We are glad to announce that Commsignia, our portfolio company focused on Vehicle-to-Everything (V2X) solutions, announced the closing of an USD 15 million Series B fundraising round led by PortfoLion, Inventure, Day One Capital and Inference Partners, together with Partech, Credo Ventures, and Karma Ventures.
On the occasion of the round, Csaba Kákosy, DayOne partner - responsible for our early investment in Commsignia’s previous round - interviewed the CEO, Szabolcs (Szabi) Patay.
Csaba: Very few Hungarian companies reached Series B financing to date, so please pass on my congratulations to the whole Commsignia team. Seeing your progression since 2016 I know this journey was a lot harder than it seems. In the past few years you not only had to face the pandemic, the chip shortage, the war and market correction, but you’ve tragically lost your co-founder and CEO, József Kovács last year. How were you able to process the tragedy both personally and as a company? What have you the co-founders learned about yourselves in the past 1,5 years?
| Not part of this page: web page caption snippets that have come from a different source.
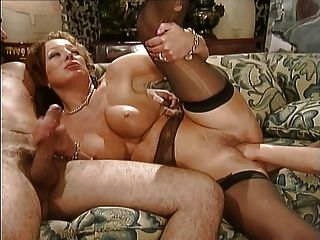Sexo maduro (parte 2)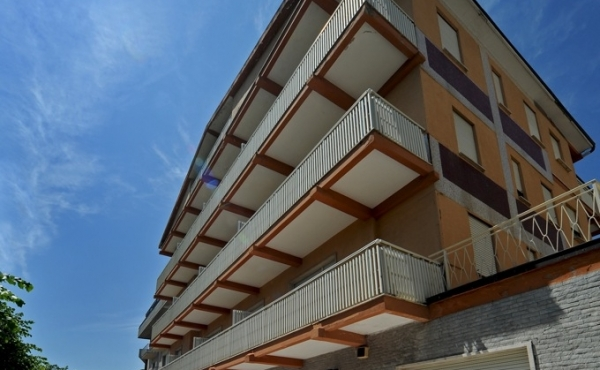Hotel 3-stelle in vendita a Chianciano Terme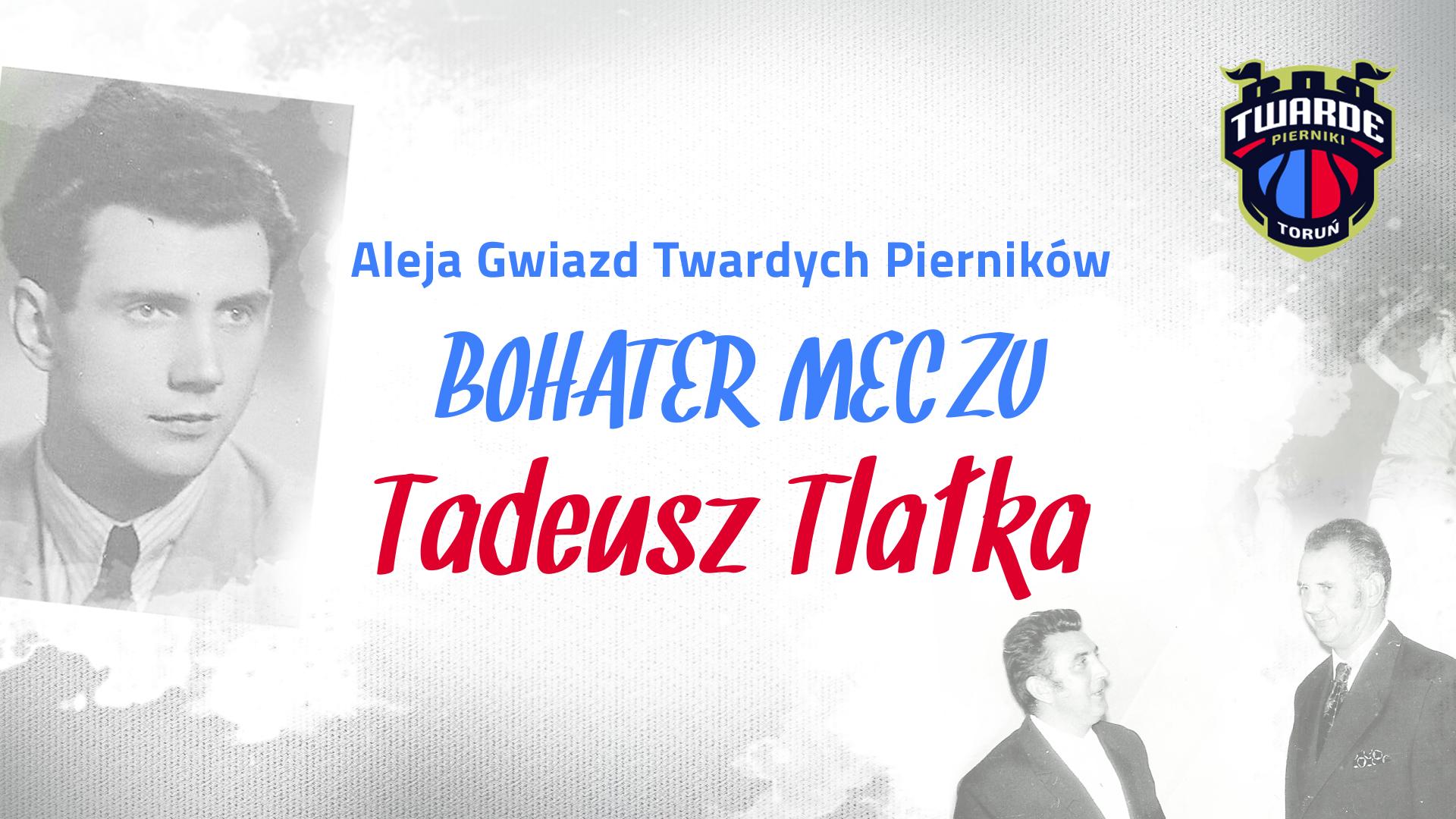 Dyplom dla Tadeusza Tlałki_HD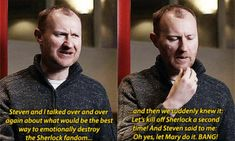 The evil plan to destroy the Sherlock fandom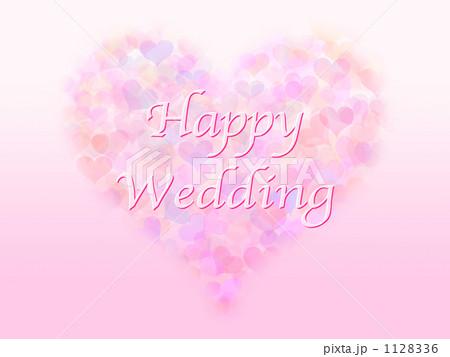 Happyweddingのイラスト素材 Pixta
Szabi: I would like to take this opportunity to thank József for his contribution, his vision and his legacy in building Commsignia. This has also helped us to deal with the tragedy, as Commsignia is not a company with one founder, but four of us covered different areas in the management, with overlaps here and there, and strong teamwork. This is not very common in Hungarian culture, so I always feel that teamwork, cooperation and communication is something that we need to emphasize. This team structure has helped to build resilience for all of us and the team as a whole.
Such tragedies and traumas have a deep impact on all colleagues, especially the founders. You start questioning your life- and career goals, your motivation, your work-life balance, your life choices, and in many cases you end up with a much clearer sense of what’s important, why you actually do things, what drives you forward. We realized that we were committing ourselves at an extreme level, which had to be addressed. You need to focus more on yourself, your family, your friends. On your health, on sport. See goals and obstacles more objectively. You're always striving to achieve more as a person and a company, but the risk of losing a business, of missing a milestone really looks different in light of the potential costs and sacrifices you'll make if you don't remind yourself to stay balanced. As a result, you will be able to perform better in the long run, in a sustainable way. We learned to frequently remind each other that “it is a marathon, not a sprint”, meaning that high performance must be given consistently, in the long term. You have to be conscious about what is sustainable. I think this reminder can be important for other companies and other founders as well.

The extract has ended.